Kurikulum 1964 berubah menjadi Pendidikan Kewargaan Negara yang merupakan
korelasi dari ilmu bumi, sejarah, dan pengetahuan kewargaan negara (Dimyati,
1989).
Pada tahun 1975,
lahirlah Kurikulum 1975 yang mengelompokan tiga jenis pendidikan, yakni
pendidikan umum, pendidikan akademis, dan pendidikan keahlian khusus. Dalam
Kurikulum 1975 dikemukakan secara eksplisit istilah mata pelajaran Ilmu
Pengetahuan Sosial (IPS) yang merupakan fusi (perpaduan) dari mata pelajarana
sejarah, geografi, dan ekonomi. Selain mata pelajaran IPS, pendidikan
kewarganegaraan dijadikan sebagai mata pelajaran tersendiri ialah Pendidikan
Moral Pancasila (PMP). Dalam kurikulum 1975, IPS termasuk kelompok pendidikan akademis
sedangkan PMP termasuk kelompok pendidikan umum. Namun IPS sebagai pendidikan
akademis mempunyai misi menyampaikan nilai-nilai berdasarkan filsafat Pancasila
dan UUD 1945. Dengan demikian mata pelajaran IPS pun berfungsi dan mendukung
tercapainya tujuan PMP.
Menjelang adanya
perbaikan Kurikulum 1975, tahun 1980 muncul bidang studi PSPB, gagasan dari
Mendikbud Nugroho Notosusanto (alm). Mata pelajaran ini hampir sejenis dengan
IPS/Sejarah dan PMP. Upaya perbaikan Kurikulum IPS 1975 (Kurikulum Yang
Disempurnakan (KYD), 1975) baru terwujud pada tahun 1984. Kurikulum IPS 1984
pada hakikatnya menyempurnakan atau memperbaiki kelemahan-kelemahan Kurikulum
1975.
Ditinjau dari segi
pendekatan (metodologi) pembelajaran,
Kurikulum IPS 1975 dan 1984 menggunakan pendekatan integratif dan
struktural untuk IPS SMP dan pendekatan disiplin terpisah (separated disciplinary approach) untuk SMA (Hasan, 1996).
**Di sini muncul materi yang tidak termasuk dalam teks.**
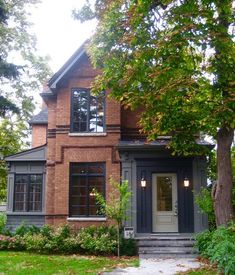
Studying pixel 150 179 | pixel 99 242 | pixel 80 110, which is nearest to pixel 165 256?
pixel 99 242

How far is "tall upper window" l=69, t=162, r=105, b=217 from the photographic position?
705 inches

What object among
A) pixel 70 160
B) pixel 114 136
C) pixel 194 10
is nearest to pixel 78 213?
pixel 70 160

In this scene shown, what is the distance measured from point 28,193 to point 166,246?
8.20 metres

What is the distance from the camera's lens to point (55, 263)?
12.8 meters

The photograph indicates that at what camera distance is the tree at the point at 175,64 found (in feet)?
39.0

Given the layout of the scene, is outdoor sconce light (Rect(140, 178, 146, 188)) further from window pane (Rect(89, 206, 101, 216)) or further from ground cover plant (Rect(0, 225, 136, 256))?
ground cover plant (Rect(0, 225, 136, 256))

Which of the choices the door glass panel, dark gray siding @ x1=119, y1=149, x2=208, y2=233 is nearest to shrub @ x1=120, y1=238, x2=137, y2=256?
dark gray siding @ x1=119, y1=149, x2=208, y2=233

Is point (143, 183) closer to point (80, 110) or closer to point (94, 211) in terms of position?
point (94, 211)

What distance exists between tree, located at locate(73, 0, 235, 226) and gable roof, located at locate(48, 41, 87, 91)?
458cm

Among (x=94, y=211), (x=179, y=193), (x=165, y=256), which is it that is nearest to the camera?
(x=165, y=256)

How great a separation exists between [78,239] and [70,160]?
4175 millimetres

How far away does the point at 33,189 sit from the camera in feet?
68.4

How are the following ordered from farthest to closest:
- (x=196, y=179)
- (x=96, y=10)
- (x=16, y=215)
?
(x=16, y=215), (x=196, y=179), (x=96, y=10)

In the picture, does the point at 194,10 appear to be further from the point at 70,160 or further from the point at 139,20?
the point at 70,160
Sedangkan pendekatan untuk IPS Sekolah Dasar (SD) lebih mirip menggunakan
integratif (integrated approach).
Pada tahun 1994,
terjadi lagi perubahan kurikulum IPS. Dalam Kurikulum 1994 dinyatakan bahwa IPS
adalah mata pelajaran yang mempelajari kehidupan sosial yang didasarkan pada
bahan kajian geografi, ekonomi, sosiologi, antropologi, tata negara, dan
sejarah. Untuk IPS SD, bahan kajian pokok dibedakan atas dua bagian, ialah
pengetahuan sosial dan sejarah. Bahan kajian pengetahuan sosial meliputi
lingkungan sosial, ilmu bumi, ekonomi, dan pemerintahan. Sedangkan bahan kajian
sejarah mencakup perkembangan masyarakat Indonesia sejak masa lampau hingga
kini.
Adanya pemisahan bahan
kajian pokok ini menimbulkan pemisahan tujuan yang ingin dicapai. Dalam bidang
pengetahuan sosial, tujuan yang ingin dicapai adalah agar para siswa SD mampu
mengembangkan pengetahuan dan keterampilan dasar yang berguna bagi dirinya
dalam kehidupan sehari-hari. Sementara bidang kajian sejarah bertujuan agar
para siswa SD mampu mengembangkan pemahaman tentang perkembangan masyarakat
Indonesia sejak masa lalu hingga masa kini sehingga para siswa memiliki
kebanggaan sebagai bangsa Indonesia dan cinta tanah air.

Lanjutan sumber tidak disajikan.